Task instructions | Put the lines of the records into a numbered list, beginning with the line containing "Within this photographic scene, among" and continuing through the line containing "the boy with dark hair at point (507, 97)", and skip any blank lines.
-- Start Data excerpts --
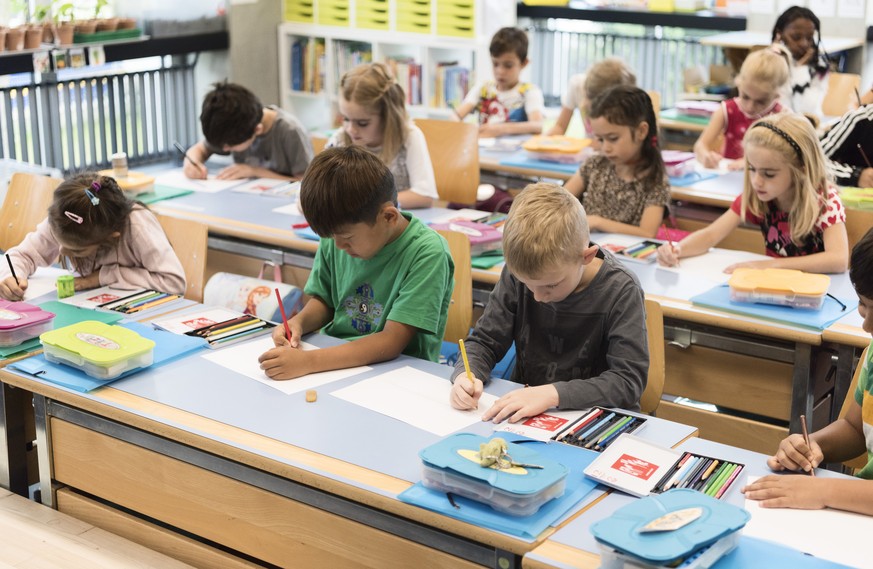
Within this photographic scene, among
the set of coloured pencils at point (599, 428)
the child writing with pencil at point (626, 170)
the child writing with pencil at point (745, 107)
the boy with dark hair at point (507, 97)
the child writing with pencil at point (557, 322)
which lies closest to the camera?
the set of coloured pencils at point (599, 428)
-- End Data excerpts --
-- Start Data excerpts --
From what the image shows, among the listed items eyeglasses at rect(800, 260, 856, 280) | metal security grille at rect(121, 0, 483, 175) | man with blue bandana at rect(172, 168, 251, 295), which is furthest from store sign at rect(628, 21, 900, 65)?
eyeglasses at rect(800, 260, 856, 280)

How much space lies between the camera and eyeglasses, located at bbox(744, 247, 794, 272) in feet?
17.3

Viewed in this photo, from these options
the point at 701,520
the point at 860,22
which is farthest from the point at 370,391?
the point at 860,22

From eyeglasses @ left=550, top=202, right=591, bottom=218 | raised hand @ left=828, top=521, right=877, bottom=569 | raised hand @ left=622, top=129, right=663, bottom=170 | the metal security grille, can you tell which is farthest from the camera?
-- End Data excerpts --
-- Start Data excerpts --
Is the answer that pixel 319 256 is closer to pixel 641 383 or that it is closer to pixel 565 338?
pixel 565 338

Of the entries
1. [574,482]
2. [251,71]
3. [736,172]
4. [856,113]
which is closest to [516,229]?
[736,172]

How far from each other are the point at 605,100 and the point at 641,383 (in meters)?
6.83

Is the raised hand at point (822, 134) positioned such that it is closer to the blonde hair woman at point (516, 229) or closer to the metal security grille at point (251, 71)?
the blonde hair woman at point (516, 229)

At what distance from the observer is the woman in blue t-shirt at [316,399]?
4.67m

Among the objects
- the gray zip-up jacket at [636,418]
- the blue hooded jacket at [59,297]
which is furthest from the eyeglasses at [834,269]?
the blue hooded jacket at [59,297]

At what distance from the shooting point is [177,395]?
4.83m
-- End Data excerpts --
Task solution |
1. Within this photographic scene, among
2. the set of coloured pencils at point (599, 428)
3. the child writing with pencil at point (626, 170)
4. the child writing with pencil at point (745, 107)
5. the boy with dark hair at point (507, 97)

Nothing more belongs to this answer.